Mais la liste des États qui continuent aujourd’hui d’en construire et d’en commander réunit sans conteste des régimes où le respect des droits humains, la liberté d’expression et de manifestation, le droit à l’information, et la participation du public aux décisions d’aménagement et d’infrastructures ne sont pas respectés.
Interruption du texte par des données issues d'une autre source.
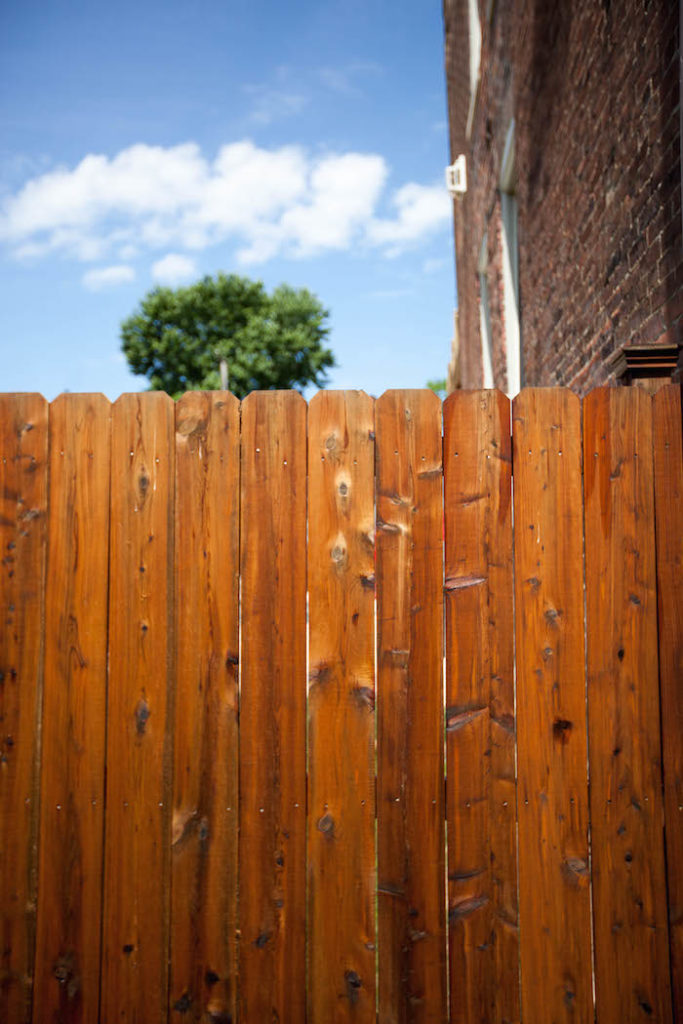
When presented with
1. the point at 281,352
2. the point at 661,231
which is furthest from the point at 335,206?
the point at 661,231

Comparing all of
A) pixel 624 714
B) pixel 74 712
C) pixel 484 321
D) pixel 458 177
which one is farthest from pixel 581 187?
pixel 458 177

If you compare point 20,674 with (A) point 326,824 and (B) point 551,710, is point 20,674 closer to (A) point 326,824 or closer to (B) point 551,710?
(A) point 326,824

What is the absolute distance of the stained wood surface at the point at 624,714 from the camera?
2164 millimetres

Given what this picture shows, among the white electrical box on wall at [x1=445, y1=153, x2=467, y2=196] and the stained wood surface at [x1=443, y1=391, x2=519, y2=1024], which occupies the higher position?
the white electrical box on wall at [x1=445, y1=153, x2=467, y2=196]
En 2021, parmi les six pays qui ont augmenté la part du nucléaire dans leur mix électrique, on trouve le Bélarus, dirigé par le pro-russe Alexandre Loukachenko et où les opposants subissent une violente répression selon Amnesty International, ainsi que les Émirats arabes unis, qui pratiquent les détentions arbitraires et le traitement dégradant des prisonniers, selon l’ONG.
Le Pakistan, qui ne garantit pas la liberté d’expression et où les femmes subissent des violences systémiques, a par ailleurs démarré un nouveau réacteur. Le cas du Bangladesh soulève d’autres problèmes : deux tranches nucléaires y sont en construction – toujours par Rosatom, pour un démarrage envisagé en 2023. Mais quelle sûreté garantir à ces installations dans un pays aussi vulnérable au désastre climatique ?
À cette cartographie des États bâtisseurs de centrales nucléaires s’ajoute celle, tout aussi significative, des pays fournisseurs d’uranium naturel. En 2020, près de la moitié des importations européennes provenaient de Russie, du Kazakhstan – où des manifestations contre la hausse des prix de l’énergie ont été violemment réprimées – et d’Ouzbékistan - qui ne garantit pas la liberté d’expression.
Le rapport signale encore que cinq jours après l’invasion de l’Ukraine par la Russie, et au lendemain de la fermeture par l’Europe de son espace aérien aux avions russes, le gouvernement slovaque a accordé une permission spéciale à un avion russe qui transportait un assemblage frais de combustibles d’uranium.
Quelles seront les conséquences des sanctions internationales contre la Russie sur les nombreux accords liant Rosatom à des États et entreprises étrangères ?
C’est le cas pour EDF depuis une trentaine d’années. En décembre 2021, les deux groupes avaient signé un accord de coopération à long terme. Le groupe français s’est positionné pour acheter l’activité de production de turbines Arabelle auprès de General Electric, sur son site de Belfort. Mais les deux tiers du carnet de commandes de GE Steam Power (Geast) sont constitués par les commandes de Rosatom.
En mai, le consortium finlandais Fennovoima avait annulé un contrat avec Rosatom pour la construction d’une centrale nucléaire en Finlande, en raison de la guerre en Ukraine.
Avec son projet de six nouveaux EPR à faire fonctionner d’ici 2035 ou 2036, et peut-être huit de plus dans les années suivantes, la France se retrouve donc en bien mauvaise compagnie d’un point de vue démocratique.